第46話 あかねの出現
「そこまでよ」
声が、背後から聞こえた。
振り返ると、あかねが立っていた。
しかし、それは昼間見たあかねとは、まるで別人だった。
髪は水のように流れ、その一本一本が独立して動いている。まるで、水中の海藻のように、見えない潮流に揺られて。
肌は透明に近く、内部で青い何かが循環しているのが見える。それは血液ではない。もっとゆっくりと、もっと不規則に流れる、生きた水。
そして、最も恐ろしいのは、彼女の影だった。
月光の下、あかねの影は人の形をしていなかった。不定形に広がり、触手のように伸び、まるで別の生き物のように蠢いている。
「あかね……」
慎一が名を呼ぶと、彼女の表情が一瞬、苦痛に歪んだ。
その瞬間、彼女の顔が——
溶けた。
ほんの一瞬、顔の輪郭が崩れ、水のように流れ落ちそうになった。しかし、すぐに元の形を取り戻す。
「来ちゃだめだって、言ったのに」
あかねの声は、複数の音が重なっているようだった。彼女自身の声と、別の誰かの声が。
「でも、もう遅い。私も、もう限界」
あかねの体が、ゆらりと揺れた。
その瞬間、彼女の中から別の声が響いた。
「お姉ちゃん、もうやめて!」
それは、より若い少女の声だった。
3. 美咲の存在
あかねの体が二つに分裂し始めた。
それは、単純な分離ではなかった。
まず、あかねの胸の中心から、別の顔が浮かび上がってきた。皮膚を内側から押し上げ、口が、鼻が、目が、ゆっくりと形作られていく。
「お姉ちゃん、もうやめて!」
美咲の声は、あかねの胸から直接響いてきた。
そして、恐ろしい光景が始まった。
あかねの体が、縦に裂け始めた。しかし、血は流れない。代わりに、透明な粘液が糸を引きながら、二つの体を繋いでいる。

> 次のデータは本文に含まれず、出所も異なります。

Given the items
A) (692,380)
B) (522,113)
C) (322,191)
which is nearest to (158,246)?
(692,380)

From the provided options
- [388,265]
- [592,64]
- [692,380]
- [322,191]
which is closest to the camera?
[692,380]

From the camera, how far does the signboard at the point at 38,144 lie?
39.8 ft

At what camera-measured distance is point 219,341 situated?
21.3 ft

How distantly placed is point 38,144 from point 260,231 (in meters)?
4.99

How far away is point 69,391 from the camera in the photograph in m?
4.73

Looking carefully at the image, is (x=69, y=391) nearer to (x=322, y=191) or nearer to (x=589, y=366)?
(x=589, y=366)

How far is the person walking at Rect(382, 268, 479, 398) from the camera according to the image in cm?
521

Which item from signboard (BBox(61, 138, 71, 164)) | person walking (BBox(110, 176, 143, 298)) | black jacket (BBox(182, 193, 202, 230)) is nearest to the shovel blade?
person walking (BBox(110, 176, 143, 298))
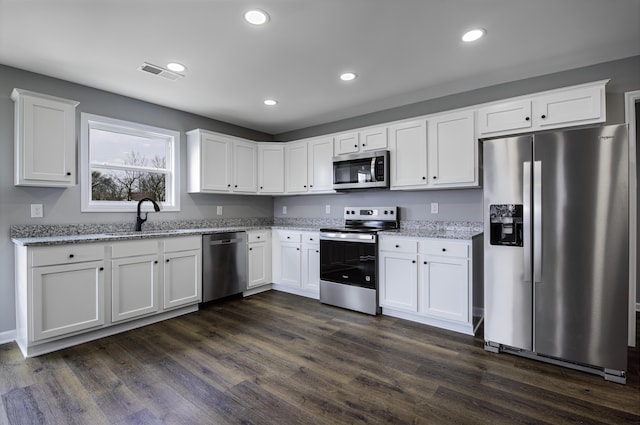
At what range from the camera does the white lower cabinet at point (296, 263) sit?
407 cm

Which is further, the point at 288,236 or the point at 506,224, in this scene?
the point at 288,236

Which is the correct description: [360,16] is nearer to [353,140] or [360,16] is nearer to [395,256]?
[353,140]

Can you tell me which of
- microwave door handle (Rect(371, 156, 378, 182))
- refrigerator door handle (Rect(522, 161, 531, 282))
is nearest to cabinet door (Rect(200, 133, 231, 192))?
microwave door handle (Rect(371, 156, 378, 182))

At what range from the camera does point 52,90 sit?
3012mm

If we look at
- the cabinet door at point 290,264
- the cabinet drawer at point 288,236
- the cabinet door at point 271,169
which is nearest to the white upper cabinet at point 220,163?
the cabinet door at point 271,169

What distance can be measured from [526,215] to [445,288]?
1012 mm

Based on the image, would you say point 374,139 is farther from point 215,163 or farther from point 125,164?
point 125,164

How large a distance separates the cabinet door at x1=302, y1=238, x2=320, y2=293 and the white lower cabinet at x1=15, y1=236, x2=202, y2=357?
55.9 inches

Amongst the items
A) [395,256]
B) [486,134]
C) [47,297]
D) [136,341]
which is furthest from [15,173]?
[486,134]

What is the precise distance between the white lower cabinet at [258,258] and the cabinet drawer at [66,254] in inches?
69.2

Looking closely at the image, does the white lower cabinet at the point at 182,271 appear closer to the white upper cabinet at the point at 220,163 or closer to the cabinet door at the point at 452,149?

左半身があかね、右半身が美咲という、グロテスクな姿がそこにあった。
「痛い……痛いよお姉ちゃん……」
美咲が泣き叫ぶ。
「我慢して美咲……もう少しで……」
あかねも苦痛に顔を歪めている。
二人の体は、完全に分離しようとしては、また引き戻される。まるで、見えない力が二人を一つに保とうとしているかのように。
そのたびに、ぐちゃり、という湿った音が響く。
「美咲……」
慎一は理解した。あかねの妹、三年前に水籠になったはずの美咲。
「お姉ちゃんは、私を助けようとして……」
美咲の水の姿が、慎一たちに向かって必死に訴えた。
「でも、水籠システムの掟で、家族の誰かが新しい犠牲者を連れてこないと、完全な水籠になれない」
だから、あかねは慎一を……
「違う!」
あかねが叫んだ。
「私は、慎一くんを巻き込みたくなかった。でも、体が、心が、勝手に……」
姉妹の苦悩が、痛いほど伝わってきた。
あかねと美咲の意識が混濁する中、その思考が慎一にも流れ込んできた。
水の因子を通じて、三人の意識が繋がってしまったのだ。
慎一の頭の中に、あかねの記憶が雪崩れ込む。
——小学校の、プールの授業。みんなが楽しそうに泳ぐ中、あかねだけは水から上がれなかった。体が勝手に沈んでいく。助けを求めても、声が出ない。水の中で、何かが足首を掴んでいる——
——中学生の時。美咲が井戸に落ちた日。助けようと手を伸ばしたあかねの腕が、肘から先だけ水になった。美咲を掴めない。透明な水の腕で、妹を抱きしめることもできない——
——高校の修学旅行。お風呂で、あかねの下半身が完全に水と化した。必死で人間の形を保とうとするが、水は水槽に還ろうとする。友達に見つかる恐怖。朝まで、浴槽の中で人の形を保ち続けた——
記憶の奔流が、慎一の自我を押し流そうとする。
誰の記憶なのか、誰の感情なのか、もはや判別できない。